Я помню — то было наше любимое семейное чтение из старенькой «Иностранной литературы». Комедия «Чао!» — о том, как дочка миллионера и сын бедных родителей влюбились друг в друга и как чудаковатый папа дочки решил их поженить. Фишка была в том, что оба детеныша люто ненавидят буржуазность в лице брачного союза и в финале сгоряча поливают друг друга отборной руганью. Далее следует примечательный диалог:
— Всё пропало. Вы слышите, что они говорят? — спрашивает дочкин папа.
И мудрая мама сына отвечает:
— Да. Они говорят: «Люблю тебя… Люблю тебя… Люблю тебя…».
Обе Стороны, придавая большое значение культурному, торговому и научному сотрудничеству между ними, будут всемерно расширять и углублять сотрудничество и обмен опытом в этих областях. Также обе Стороны намерены расширять данное всестороннее сотрудничество между ними исключительно на основе принципов равноправия, взаимной выгоды и наибольшего благоприятствования.
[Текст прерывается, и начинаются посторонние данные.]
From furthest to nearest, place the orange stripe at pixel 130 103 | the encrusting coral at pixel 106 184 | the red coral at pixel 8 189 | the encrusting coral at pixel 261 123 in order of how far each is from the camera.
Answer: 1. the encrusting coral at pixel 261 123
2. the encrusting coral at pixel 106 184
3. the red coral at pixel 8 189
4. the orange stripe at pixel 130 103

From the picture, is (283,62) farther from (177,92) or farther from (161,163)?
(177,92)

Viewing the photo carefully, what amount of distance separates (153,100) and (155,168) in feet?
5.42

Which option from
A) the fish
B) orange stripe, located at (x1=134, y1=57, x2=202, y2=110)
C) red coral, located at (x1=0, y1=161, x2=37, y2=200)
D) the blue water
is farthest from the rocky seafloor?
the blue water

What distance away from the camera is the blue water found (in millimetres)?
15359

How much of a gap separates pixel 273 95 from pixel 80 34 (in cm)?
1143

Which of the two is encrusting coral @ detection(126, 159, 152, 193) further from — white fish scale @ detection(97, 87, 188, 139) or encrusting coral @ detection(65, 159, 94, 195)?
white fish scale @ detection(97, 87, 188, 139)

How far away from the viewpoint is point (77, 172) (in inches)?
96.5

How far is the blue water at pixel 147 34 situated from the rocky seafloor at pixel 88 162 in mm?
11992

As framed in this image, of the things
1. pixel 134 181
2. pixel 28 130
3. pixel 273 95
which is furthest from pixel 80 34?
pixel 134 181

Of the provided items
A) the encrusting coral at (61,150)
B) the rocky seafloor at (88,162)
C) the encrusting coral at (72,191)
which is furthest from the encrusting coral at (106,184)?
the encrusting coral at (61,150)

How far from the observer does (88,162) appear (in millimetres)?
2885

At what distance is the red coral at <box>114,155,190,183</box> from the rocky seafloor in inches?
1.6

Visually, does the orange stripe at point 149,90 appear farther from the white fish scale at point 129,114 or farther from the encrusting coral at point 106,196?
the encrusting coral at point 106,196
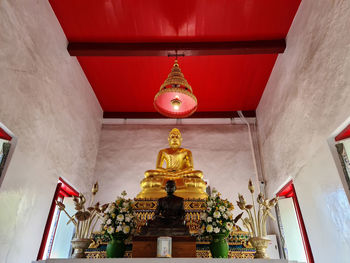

Настоящий договор будет действовать в течение пяти лет со дня вступления его в силу. Если ни одна из Сторон не заявит за один год до истечения указанного срока о своем желании прекратить действие договора, он будет оставаться в силе на следующие пять лет и так до тех пор, пока какая-либо из Сторон не сделает за один год до истечения текущего пятилетия письменного предупреждения о своем намерении прекратить его действие.
Настоящий договор подлежит ратификации и вступит в силу в день обмена ратификационными грамотами, который будет произведен в г. Нарьян-Мар в возможно более короткий срок. Настоящий договор составлен в двух экземплярах, каждый на русском, английском и нганасанском языках, причем все тексты имеют одинаковую силу.
Совершено в г. Москва 22 июня 2019 года, в день летнего солнцестояния.
Подтверждено и дополнено особым Приложением в г. Дудинка 22 июня 2022 года.
Приложение подписали:
со стороны Государства Российского…………………………….ХХХ
со стороны заповедника в ранге автономии «Полуостров Таймыр»:
Мотюмяку, сын Сочупте из рода Турдагиных, народный художник РСФСР, народный мастер России;
Гончарова-Гейли Наталия Андреевна, пенсионерка, полноправный вайпер;
Попова-Амаду Людмила Николаевна, старший сотрудник СДО России, полноправный вайпер.
Примечание
Слово «вайпер» и «дракульская» датировка взяты из повести Кима Ньюмена «Замок в пустыне: Anno Dracula 1977», причем английский термин подвергнут переводу и так называемой народной этимологии (точнее — паронимическая аттракция) через английские же обозначения «подтирки» и «гадюки». Латинская дата приведена в точное соответствие с годом рождения Влада III Цепеша.